A function that maps data to labels. Informally, it's a mathematical model (or computer program, if you wish) that attempts to identify objects based on measurements or other data. It may return the most likely identification, or the probability distribution for all possible identifications, or a simple "no idea".

You can think of Peterson's Field Guide to Birds as a kind of classifier, in that it maps characteristics like size, color, body shape, and locale to species. These data aren't precise, and they're usually not part of the formal definition of a species. But even though "seldom seen in deserts" isn't part of the definition of geese, it's certainly useful in identifying what's likely to be a goose and what isn't. The characteristics used by a classifer are known as predictor variables.

A classifier is built using the statistics of these data. Several factors may be considered:

  • How much classifying information is there in each predictor variable? A variable such as "Does it have feathers?" doesn't help much.
  • Are there overlapping or correlated variables? In other words, if we know the value of one variable do we know the value of other variables? If we know that a bird has large, nasty claws, we probably don't have to ask whether it also has a large, nasty beak.
  • Are certain variables significant only in combination with each other? Height and weight aren't significant in classifying people as skinny or fat by themselves but they are in combination. (Sorry, I couldn't think of any bird examples.)
Once we know which variables are significant, we have to determine how to combine them. Again, there are many choices:
  • Convert the variables to numbers, multiply each by a weight, take the sum, then give labels to the ranges of results. This is known as regression, and if the sum ranges from 0 to 1 and represents a probability, we have logistic regression.
  • Make a decision tree. At the root, we use a variable to split the space of identities based on certain values of that variable, and at each split we apply other variables, and so on, until the leaves of the tree are unique identities. This is fields guides often do. (Formally, this is a classification tree.)
  • Train a neural network to accept the data and return classifications. Of course, we would have no clue as to which variables it was actually using or how it was combining them, but we'd have a decent classifier.
  • Compare new data with objects previously classified by an expert and choose the identity of the object that appears to be most similar. This is known as a nearest neighbor algorithm. ("This one sure looks like it...hey, the tag here says it's a goose".)

— Problems to solve —
A – In the text on classifiers, what are the characteristics a classifier uses called?
B – List the ways of combining the significant variables that the text on classifiers gives.

Stored items

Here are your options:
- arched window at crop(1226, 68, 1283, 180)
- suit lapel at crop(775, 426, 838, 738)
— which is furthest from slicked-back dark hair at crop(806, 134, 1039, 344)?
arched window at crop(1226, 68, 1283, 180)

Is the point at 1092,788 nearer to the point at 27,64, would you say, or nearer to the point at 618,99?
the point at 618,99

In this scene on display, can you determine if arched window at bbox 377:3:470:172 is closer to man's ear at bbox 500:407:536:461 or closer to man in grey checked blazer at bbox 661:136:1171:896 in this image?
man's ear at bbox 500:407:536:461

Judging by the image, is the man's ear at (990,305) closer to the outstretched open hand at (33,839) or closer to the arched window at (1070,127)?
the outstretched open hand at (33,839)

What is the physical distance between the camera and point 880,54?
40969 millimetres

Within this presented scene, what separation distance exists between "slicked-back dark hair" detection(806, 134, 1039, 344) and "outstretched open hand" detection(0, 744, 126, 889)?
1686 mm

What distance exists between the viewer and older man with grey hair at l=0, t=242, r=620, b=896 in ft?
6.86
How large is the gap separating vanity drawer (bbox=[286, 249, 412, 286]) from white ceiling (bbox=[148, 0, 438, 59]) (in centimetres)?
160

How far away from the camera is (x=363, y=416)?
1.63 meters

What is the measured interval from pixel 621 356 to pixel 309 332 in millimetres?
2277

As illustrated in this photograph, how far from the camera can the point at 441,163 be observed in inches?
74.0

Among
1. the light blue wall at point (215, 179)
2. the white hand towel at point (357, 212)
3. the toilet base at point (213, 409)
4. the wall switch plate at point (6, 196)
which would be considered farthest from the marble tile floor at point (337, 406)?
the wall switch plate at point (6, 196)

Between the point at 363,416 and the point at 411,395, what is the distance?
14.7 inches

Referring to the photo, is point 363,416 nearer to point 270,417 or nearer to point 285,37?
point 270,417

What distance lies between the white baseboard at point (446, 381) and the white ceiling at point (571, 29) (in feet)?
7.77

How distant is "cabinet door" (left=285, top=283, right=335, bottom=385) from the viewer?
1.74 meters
--
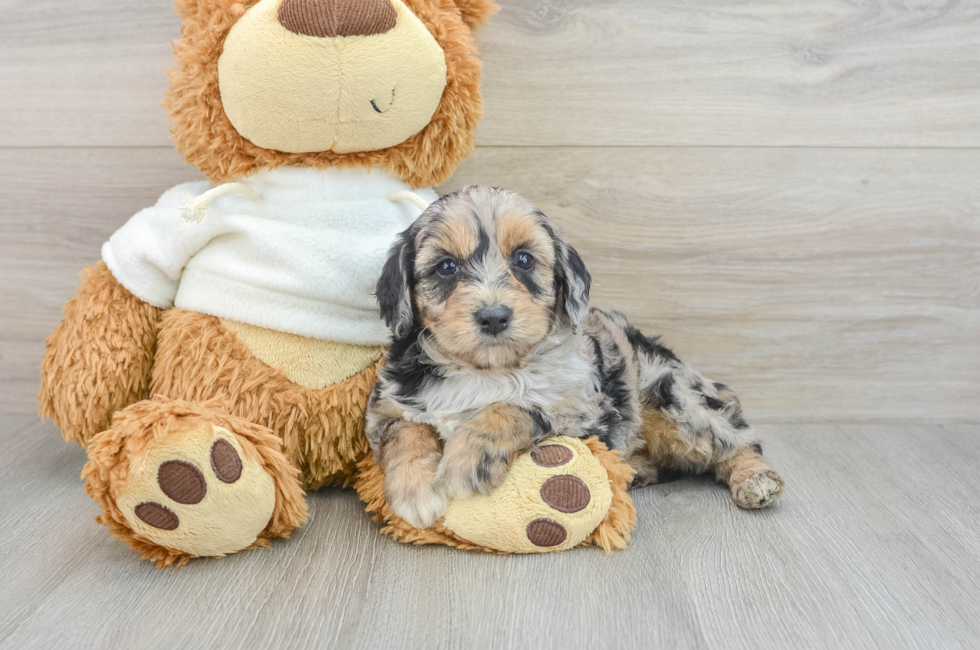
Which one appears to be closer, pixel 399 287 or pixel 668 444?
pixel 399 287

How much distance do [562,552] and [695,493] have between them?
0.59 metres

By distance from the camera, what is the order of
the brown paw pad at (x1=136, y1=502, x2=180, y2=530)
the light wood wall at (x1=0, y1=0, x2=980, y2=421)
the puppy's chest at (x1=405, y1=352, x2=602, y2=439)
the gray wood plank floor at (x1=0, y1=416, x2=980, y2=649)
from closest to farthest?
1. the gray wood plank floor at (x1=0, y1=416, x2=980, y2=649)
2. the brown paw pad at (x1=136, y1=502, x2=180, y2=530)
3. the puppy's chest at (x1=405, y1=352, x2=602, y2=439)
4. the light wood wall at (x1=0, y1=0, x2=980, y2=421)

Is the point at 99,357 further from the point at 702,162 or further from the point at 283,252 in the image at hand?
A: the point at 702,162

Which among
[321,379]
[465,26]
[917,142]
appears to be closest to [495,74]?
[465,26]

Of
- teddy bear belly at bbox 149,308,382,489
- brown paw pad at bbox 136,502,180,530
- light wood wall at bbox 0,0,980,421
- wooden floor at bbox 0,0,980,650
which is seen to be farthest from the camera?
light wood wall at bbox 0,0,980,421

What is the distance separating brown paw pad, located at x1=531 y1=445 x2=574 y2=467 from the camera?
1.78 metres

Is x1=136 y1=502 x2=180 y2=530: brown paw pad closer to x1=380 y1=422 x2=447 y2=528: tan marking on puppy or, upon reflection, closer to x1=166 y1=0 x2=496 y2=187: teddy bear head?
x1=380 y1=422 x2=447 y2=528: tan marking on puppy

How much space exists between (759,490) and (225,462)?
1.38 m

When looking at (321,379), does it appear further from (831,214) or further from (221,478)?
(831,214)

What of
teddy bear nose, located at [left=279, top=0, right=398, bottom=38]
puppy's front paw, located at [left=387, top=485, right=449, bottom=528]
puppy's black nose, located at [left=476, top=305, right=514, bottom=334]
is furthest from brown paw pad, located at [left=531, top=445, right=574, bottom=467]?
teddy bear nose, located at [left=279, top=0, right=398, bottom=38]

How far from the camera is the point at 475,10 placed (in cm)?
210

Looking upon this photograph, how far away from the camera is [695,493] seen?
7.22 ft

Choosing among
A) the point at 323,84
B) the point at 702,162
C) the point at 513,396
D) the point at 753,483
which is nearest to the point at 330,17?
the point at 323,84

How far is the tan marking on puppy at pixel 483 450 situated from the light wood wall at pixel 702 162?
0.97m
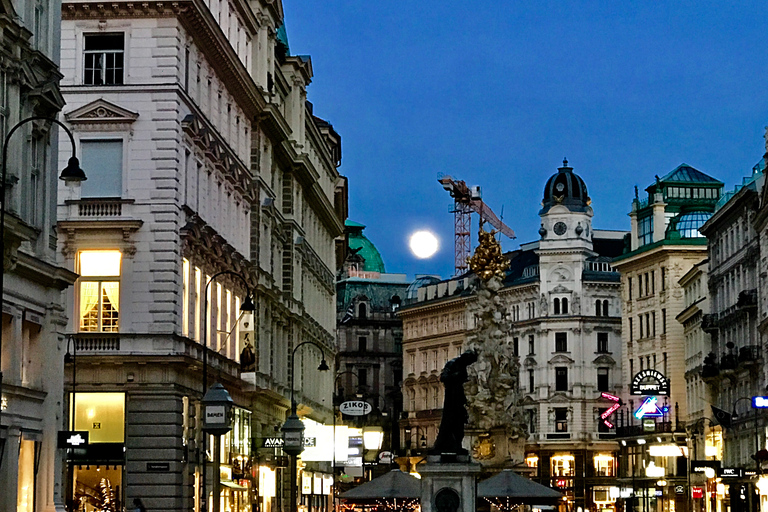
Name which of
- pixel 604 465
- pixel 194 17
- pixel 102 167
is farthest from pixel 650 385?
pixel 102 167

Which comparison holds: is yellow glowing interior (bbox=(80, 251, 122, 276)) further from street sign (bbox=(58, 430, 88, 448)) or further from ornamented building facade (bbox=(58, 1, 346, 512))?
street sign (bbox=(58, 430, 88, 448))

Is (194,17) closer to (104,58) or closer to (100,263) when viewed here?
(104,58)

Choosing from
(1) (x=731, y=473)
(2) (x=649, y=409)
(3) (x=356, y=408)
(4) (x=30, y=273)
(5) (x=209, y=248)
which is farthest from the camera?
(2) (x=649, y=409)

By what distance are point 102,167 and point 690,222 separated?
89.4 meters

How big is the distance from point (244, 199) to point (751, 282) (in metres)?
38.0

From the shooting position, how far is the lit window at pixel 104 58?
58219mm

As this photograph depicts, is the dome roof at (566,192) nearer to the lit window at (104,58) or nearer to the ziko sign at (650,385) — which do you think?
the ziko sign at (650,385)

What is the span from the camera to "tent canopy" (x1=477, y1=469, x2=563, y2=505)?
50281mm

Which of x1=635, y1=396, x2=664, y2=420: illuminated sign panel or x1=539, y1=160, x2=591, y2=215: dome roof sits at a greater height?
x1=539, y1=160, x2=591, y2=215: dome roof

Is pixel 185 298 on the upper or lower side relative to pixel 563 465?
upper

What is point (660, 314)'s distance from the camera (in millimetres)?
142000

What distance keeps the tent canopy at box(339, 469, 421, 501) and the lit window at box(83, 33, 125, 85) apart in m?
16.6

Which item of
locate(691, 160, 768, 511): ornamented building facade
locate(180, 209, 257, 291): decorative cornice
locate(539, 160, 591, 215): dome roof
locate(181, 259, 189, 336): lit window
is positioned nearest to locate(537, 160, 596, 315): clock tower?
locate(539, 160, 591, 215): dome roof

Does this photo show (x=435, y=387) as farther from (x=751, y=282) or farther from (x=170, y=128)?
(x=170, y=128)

— Solutions to each task —
A – Predictor variables.

B –
- Regression: turn the variables into numbers, weight them, add them up, and label the ranges of results
- A decision tree (a classification tree)
- A trained neural network
- A nearest neighbor algorithm: compare new data with objects an expert has already classified